Appeal by the defendant from a judgment of the County Court, Suffolk County (Tisch, J.), rendered January 25, 1995, convicting him of murder in the second degree, robbery in the first degree (two counts) and unauthorized use of a motor vehicle, upon a jury verdict, and imposing sentence. The appeal brings up for review the denial, after a hearing, of that branch of the defendant's omnibus motion which was to suppress his written and videotaped statements made to law enforcement authorities.
Before: Sullivan, J. P., Santucci, Friedmann and McGinity, JJ.
Ordered that the judgment is affirmed.
Contrary to the defendant's contention, the hearing court correctly determined that his several written and videotaped statements to law enforcement authorities were not tainted by an arrest effected without probable cause ( see, People v Rosario, 78 NY2d 583, cert denied 502 US 1109; People v Hill, 212 AD2d 632; People v Mitchell, 170 AD2d 542; People v Green, 157 AD2d 745; CPL 2.10; 140.25 [1] [b]), nor were they involuntarily made ( see, People v Huntley, 15 NY2d 72; People v Springer, 221 AD2d 386; People v Hill, supra). Therefore, the statements were properly received into evidence at trial.
Similarly without merit is the defendant's claim that the County Court of Suffolk County lacked the geographical jurisdiction to hear those counts of the indictment involving a robbery and the defendant's unauthorized use of a vehicle in Nassau County.
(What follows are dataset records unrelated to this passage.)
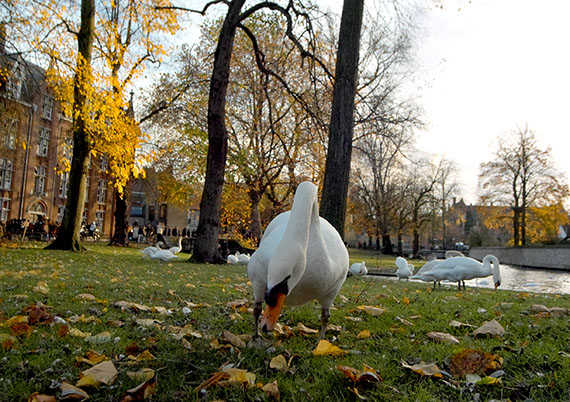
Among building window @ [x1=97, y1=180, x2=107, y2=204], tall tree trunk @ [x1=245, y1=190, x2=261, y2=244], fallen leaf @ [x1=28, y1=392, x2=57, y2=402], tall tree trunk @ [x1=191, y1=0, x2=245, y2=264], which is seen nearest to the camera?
fallen leaf @ [x1=28, y1=392, x2=57, y2=402]

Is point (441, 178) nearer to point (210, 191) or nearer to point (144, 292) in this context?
point (210, 191)

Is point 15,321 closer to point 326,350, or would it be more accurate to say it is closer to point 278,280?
point 278,280

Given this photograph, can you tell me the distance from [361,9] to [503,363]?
376 inches

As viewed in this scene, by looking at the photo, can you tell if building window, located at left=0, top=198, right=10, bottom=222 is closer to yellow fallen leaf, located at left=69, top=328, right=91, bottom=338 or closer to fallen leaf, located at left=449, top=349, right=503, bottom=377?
yellow fallen leaf, located at left=69, top=328, right=91, bottom=338

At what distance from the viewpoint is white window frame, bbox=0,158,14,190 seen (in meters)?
38.0

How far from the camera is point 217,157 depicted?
13.5 metres

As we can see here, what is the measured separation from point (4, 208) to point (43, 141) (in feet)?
27.9

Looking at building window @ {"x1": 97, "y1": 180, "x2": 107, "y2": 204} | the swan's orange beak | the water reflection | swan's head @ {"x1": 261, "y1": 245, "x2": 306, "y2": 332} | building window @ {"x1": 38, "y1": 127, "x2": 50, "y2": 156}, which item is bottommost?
the water reflection

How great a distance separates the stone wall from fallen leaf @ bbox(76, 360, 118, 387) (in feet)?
102

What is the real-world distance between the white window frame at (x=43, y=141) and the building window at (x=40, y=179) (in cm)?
154

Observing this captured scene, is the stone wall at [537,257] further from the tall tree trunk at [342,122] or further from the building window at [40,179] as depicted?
the building window at [40,179]

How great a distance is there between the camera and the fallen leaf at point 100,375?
7.11 feet

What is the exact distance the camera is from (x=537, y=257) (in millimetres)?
30328

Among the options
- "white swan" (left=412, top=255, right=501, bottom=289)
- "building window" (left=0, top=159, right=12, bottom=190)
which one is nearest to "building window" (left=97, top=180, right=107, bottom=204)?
"building window" (left=0, top=159, right=12, bottom=190)
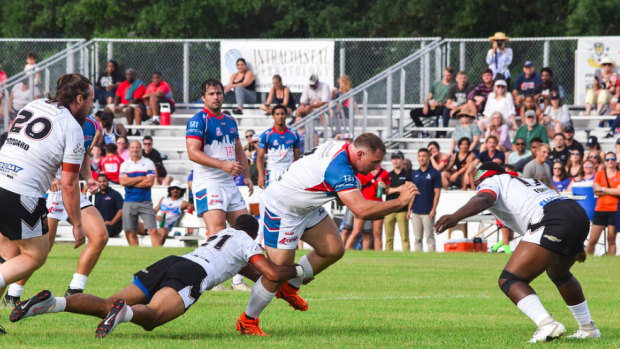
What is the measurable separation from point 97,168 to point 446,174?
7.71 metres

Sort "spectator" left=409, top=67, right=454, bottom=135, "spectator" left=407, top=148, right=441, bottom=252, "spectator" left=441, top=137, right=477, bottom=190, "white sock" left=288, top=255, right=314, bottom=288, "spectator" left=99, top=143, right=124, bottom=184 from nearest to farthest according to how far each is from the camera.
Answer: "white sock" left=288, top=255, right=314, bottom=288 → "spectator" left=407, top=148, right=441, bottom=252 → "spectator" left=441, top=137, right=477, bottom=190 → "spectator" left=99, top=143, right=124, bottom=184 → "spectator" left=409, top=67, right=454, bottom=135

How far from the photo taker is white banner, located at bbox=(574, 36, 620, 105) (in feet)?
80.1

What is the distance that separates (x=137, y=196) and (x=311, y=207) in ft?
42.9

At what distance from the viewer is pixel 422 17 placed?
37.8 metres

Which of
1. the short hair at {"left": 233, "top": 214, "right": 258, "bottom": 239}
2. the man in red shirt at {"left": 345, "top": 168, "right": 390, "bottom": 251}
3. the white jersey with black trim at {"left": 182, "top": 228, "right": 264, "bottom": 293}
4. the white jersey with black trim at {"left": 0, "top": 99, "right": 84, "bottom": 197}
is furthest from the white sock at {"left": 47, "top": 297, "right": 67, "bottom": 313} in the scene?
the man in red shirt at {"left": 345, "top": 168, "right": 390, "bottom": 251}

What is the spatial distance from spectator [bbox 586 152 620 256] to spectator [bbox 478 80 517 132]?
152 inches

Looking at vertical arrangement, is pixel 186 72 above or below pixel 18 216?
above

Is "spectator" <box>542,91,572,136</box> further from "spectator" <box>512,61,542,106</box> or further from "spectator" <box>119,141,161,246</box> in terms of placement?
"spectator" <box>119,141,161,246</box>

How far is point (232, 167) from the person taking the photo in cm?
1132

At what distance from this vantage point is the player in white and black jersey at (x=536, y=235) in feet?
25.8

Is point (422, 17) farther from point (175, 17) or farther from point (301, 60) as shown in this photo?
point (301, 60)

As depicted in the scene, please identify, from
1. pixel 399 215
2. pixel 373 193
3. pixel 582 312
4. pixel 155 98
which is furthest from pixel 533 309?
pixel 155 98

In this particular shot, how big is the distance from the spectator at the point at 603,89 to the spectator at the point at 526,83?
4.57 ft

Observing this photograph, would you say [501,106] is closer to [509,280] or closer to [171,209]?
[171,209]
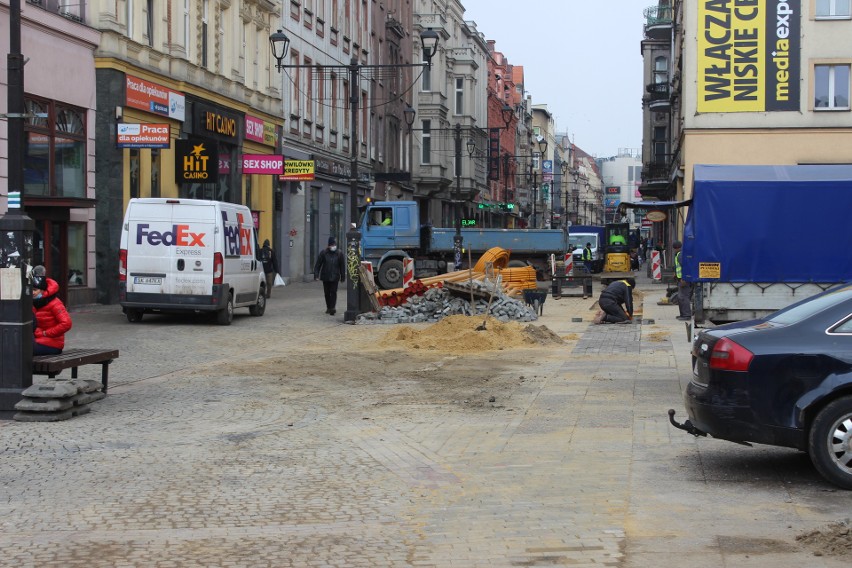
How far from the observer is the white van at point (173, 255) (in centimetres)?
2162

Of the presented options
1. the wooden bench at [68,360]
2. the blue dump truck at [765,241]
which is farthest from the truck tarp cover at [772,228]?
the wooden bench at [68,360]

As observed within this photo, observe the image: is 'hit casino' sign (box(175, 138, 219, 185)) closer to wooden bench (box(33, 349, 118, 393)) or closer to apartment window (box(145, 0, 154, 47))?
apartment window (box(145, 0, 154, 47))

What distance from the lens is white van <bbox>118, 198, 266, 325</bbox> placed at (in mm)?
21625

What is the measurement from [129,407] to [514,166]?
102 m

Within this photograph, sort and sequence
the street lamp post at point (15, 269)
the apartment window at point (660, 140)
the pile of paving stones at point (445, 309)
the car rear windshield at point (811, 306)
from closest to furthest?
the car rear windshield at point (811, 306)
the street lamp post at point (15, 269)
the pile of paving stones at point (445, 309)
the apartment window at point (660, 140)

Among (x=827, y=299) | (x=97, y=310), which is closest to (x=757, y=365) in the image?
(x=827, y=299)

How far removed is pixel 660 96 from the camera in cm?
6706

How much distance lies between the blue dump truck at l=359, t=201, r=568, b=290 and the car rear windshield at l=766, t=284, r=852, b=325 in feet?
99.7

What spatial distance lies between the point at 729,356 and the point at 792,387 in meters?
0.46

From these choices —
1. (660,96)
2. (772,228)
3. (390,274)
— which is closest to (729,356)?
(772,228)

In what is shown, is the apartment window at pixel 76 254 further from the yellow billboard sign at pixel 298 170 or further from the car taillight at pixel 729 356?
the car taillight at pixel 729 356

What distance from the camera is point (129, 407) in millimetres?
11742

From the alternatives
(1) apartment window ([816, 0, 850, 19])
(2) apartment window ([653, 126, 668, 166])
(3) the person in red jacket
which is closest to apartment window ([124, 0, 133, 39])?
(3) the person in red jacket

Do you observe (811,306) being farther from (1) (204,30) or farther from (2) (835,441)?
(1) (204,30)
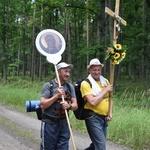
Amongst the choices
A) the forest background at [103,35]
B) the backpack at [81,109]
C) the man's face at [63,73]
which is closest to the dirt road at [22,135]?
the forest background at [103,35]

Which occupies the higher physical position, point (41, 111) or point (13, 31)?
point (13, 31)

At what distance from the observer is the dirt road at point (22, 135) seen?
7.32 m

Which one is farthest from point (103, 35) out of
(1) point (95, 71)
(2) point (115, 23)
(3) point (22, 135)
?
(1) point (95, 71)

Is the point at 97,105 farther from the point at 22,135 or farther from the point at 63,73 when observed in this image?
the point at 22,135

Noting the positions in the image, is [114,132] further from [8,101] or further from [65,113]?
[8,101]

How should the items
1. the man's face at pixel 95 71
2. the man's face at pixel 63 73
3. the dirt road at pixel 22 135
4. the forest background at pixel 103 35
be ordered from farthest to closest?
1. the forest background at pixel 103 35
2. the dirt road at pixel 22 135
3. the man's face at pixel 95 71
4. the man's face at pixel 63 73

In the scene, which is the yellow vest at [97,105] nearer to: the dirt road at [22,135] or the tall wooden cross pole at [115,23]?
the tall wooden cross pole at [115,23]

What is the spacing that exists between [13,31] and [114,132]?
27591 millimetres

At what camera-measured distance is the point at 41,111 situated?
185 inches

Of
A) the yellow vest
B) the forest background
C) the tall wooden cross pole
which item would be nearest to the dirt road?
the forest background

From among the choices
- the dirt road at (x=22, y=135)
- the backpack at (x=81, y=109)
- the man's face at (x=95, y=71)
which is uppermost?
the man's face at (x=95, y=71)

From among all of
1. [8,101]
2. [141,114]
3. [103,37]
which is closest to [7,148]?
[141,114]

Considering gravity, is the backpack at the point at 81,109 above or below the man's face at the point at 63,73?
below

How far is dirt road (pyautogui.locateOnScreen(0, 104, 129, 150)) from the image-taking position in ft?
24.0
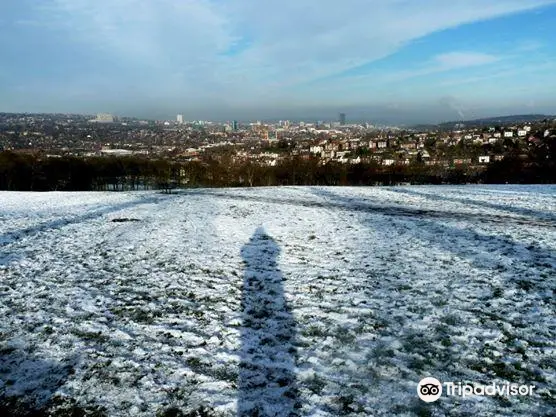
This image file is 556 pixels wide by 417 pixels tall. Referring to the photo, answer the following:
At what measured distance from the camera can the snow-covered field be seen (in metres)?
5.24

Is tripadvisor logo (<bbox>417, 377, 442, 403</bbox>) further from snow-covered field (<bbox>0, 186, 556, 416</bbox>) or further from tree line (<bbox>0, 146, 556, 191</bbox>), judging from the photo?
tree line (<bbox>0, 146, 556, 191</bbox>)

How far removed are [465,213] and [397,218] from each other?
12.1ft

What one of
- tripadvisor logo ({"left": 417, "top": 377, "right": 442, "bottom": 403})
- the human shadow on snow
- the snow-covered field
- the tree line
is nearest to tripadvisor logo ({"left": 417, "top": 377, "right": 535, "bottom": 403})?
tripadvisor logo ({"left": 417, "top": 377, "right": 442, "bottom": 403})

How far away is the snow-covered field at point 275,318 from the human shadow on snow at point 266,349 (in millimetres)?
27

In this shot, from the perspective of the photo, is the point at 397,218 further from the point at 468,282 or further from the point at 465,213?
the point at 468,282

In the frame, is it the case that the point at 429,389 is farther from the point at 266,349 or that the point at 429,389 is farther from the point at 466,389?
the point at 266,349

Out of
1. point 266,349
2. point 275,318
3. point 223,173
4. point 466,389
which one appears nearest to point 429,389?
point 466,389

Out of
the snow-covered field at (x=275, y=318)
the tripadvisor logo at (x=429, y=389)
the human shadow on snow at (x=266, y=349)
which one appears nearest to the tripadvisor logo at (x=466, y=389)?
the tripadvisor logo at (x=429, y=389)

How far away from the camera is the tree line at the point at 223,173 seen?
188 feet

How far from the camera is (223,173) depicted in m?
63.0

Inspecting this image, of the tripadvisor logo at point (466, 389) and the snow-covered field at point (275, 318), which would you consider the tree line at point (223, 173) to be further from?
the tripadvisor logo at point (466, 389)

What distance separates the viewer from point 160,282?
9344mm

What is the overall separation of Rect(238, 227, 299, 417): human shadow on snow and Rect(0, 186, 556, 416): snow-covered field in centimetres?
3

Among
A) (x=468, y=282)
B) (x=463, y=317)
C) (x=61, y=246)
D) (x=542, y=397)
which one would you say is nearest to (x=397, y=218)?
(x=468, y=282)
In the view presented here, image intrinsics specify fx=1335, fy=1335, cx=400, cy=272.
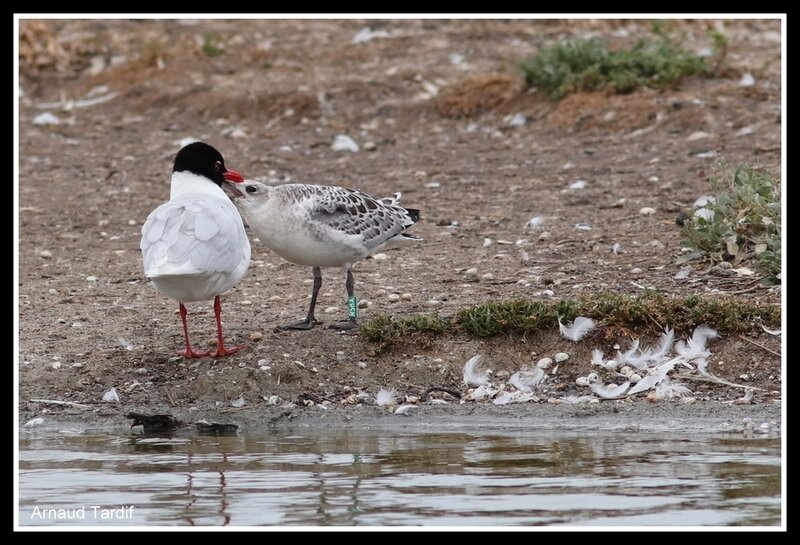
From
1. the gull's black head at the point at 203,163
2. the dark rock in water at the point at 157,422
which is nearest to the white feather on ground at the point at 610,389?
the dark rock in water at the point at 157,422

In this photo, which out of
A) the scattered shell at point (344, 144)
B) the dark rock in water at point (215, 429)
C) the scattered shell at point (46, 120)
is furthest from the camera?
the scattered shell at point (46, 120)

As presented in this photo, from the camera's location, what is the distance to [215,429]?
746cm

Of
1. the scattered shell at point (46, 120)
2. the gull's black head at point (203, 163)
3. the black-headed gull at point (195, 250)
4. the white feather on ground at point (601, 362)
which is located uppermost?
the scattered shell at point (46, 120)

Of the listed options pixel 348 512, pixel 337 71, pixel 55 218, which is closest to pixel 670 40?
pixel 337 71

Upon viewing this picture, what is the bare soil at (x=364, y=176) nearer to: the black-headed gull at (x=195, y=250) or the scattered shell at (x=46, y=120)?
the scattered shell at (x=46, y=120)

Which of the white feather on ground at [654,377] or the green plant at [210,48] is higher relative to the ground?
the green plant at [210,48]

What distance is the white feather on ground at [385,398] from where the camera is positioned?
7812 millimetres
The defendant's theft of the vehicle in Nassau for the purpose of committing a robbery in Suffolk was clearly calculated to have a "particular effect" on the latter county (CPL 20.10; 20.40 [2] [c]; Matter of Steingut v Gold, 42 NY2d 311). Furthermore, the larceny of the car in Nassau continued into Suffolk and "it has long been held that one who steals property in one county and transports it into another can be prosecuted in either county" ( People v Danielson, 184 AD2d 723, 724).
The defendant's remaining contentions are without merit.